Cet ouvrage intéressant n'est cependant pas commode à commenter avec « objectivité ». Il présente en effet, à la fois, des opinions arrêtées qui dérivent parfois vers des simplifications mais également des approches nouvelles peu communes.

Au chapitre des opinions arrêtées on notera : Maastricht considéré par l'auteur comme une erreur stratégique et historique qui veut abolir des peuples et des nations par une fusion monétaire, le libre-échange qui crée les conditions objectives d'un retour au capitalisme le plus archaïque, la Nation qui enferme les riches et les pauvres dans un réseau de solidarités est pour les privilégiés une gêne de tous les instants : dans l'utopie monétaire européenne, les populations qui travaillent et consomment n'ont plus leur place.

Emmanuel Todd ne se contente pas d'exprimer des convictions ce qui est évidemment légitime et respectable mais il tire parfois de celles-ci des interprétations qui confinent à l'outrance. Il en est ainsi, de celles relatives au vote du référendum concernant la ratification du traité de Maastricht, de l'affaissement des croyances auxquelles se substituerait le Dieu Monnaie ( !!), du rôle des catholiques en rupture de croyance et, d'amalgamer, la « deuxième gauche » dont la CFDT, le rocardisme et le delorisme dans la genèse de Maastricht et les « origines religieuses de la foi monétaire » (sic).

D'autant qu'au chapitre des approches nouvelles plusieurs analyses méritent attention :

  • la compréhension de la crise du monde développé articulée à partir de trois niveaux distincts : économique, culturel et anthropologique,
  • la distinction à opérer entre le système anthropologique « nucléaire absolu » du monde anglo-saxon, individualiste et le système « souche » allemand ou japonais intégrateur : deux types familiaux, deux modes de régulation socio-économiques, deux capitalismes dont l'affrontement asymétrique donne une bonne partie de son sens au processus de la globalisation,
  • les développements culturels de l'essai sont, avec des données relatives à plusieurs pays concernant l'alphabétisation, l'évolution des diplômés scientifiques, le déficit démographique des sociétés « souches », les bienvenus.

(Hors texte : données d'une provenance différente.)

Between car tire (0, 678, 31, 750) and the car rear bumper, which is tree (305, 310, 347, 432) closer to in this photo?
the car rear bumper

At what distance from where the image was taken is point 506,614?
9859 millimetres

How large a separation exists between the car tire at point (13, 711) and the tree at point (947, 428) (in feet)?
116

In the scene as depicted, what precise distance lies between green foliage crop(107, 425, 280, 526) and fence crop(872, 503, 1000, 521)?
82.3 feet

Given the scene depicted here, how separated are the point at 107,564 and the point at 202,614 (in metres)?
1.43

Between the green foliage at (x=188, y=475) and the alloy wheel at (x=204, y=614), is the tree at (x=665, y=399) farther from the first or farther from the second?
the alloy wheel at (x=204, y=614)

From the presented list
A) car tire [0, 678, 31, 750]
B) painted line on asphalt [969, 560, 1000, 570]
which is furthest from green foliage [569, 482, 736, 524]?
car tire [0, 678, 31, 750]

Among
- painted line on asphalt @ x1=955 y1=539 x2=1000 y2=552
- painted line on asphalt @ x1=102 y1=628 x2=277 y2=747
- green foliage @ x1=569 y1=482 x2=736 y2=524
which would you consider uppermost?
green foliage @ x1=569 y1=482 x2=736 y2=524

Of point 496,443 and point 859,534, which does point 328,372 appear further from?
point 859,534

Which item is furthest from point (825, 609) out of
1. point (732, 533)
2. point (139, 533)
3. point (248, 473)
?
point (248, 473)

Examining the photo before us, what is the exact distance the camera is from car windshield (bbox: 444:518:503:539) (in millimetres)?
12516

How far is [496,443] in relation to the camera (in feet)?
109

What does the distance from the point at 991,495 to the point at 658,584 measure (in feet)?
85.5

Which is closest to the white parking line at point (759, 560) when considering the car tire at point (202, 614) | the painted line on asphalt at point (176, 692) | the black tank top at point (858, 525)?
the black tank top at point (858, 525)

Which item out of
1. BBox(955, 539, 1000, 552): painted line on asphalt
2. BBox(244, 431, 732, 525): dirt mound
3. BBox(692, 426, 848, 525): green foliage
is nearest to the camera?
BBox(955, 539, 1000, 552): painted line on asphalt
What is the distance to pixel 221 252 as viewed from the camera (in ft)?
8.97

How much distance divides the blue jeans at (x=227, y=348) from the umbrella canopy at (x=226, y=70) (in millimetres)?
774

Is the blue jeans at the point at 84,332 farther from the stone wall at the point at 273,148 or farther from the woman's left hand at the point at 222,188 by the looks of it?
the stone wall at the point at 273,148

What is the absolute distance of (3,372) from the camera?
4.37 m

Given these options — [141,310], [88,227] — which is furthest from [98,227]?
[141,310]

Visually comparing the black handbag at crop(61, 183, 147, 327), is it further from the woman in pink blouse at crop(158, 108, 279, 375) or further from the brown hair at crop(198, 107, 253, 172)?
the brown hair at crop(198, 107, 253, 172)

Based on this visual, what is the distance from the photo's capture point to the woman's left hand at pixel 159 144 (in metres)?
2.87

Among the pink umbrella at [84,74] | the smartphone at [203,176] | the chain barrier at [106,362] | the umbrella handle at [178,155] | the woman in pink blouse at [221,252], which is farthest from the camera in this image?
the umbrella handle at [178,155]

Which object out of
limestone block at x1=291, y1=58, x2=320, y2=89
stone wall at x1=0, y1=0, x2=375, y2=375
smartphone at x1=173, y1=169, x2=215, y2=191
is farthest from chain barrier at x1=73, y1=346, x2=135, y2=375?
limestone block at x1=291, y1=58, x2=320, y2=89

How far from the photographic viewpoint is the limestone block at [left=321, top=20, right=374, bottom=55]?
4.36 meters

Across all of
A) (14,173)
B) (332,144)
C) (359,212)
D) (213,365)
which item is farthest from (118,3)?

Ce livre s'inscrit dans un courant qui, à juste titre, critique la domination de cette science (humaine) inexacte par « construction » qu'est l'économie réduite parfois à sa caricature, la « pensée unique ».

L'auteur se situe dans le même créneau que « L'horreur économique » de Viviane Forestier (Ed. Fayard) et « Les trente piteuses » de Nicolas Baverez (Ed. Flammarion).

Bref, un essai intéressant, obsédé cependant par quelques opinions ou partis pris, qui parfois n'échappe pas à d'inutiles caricatures.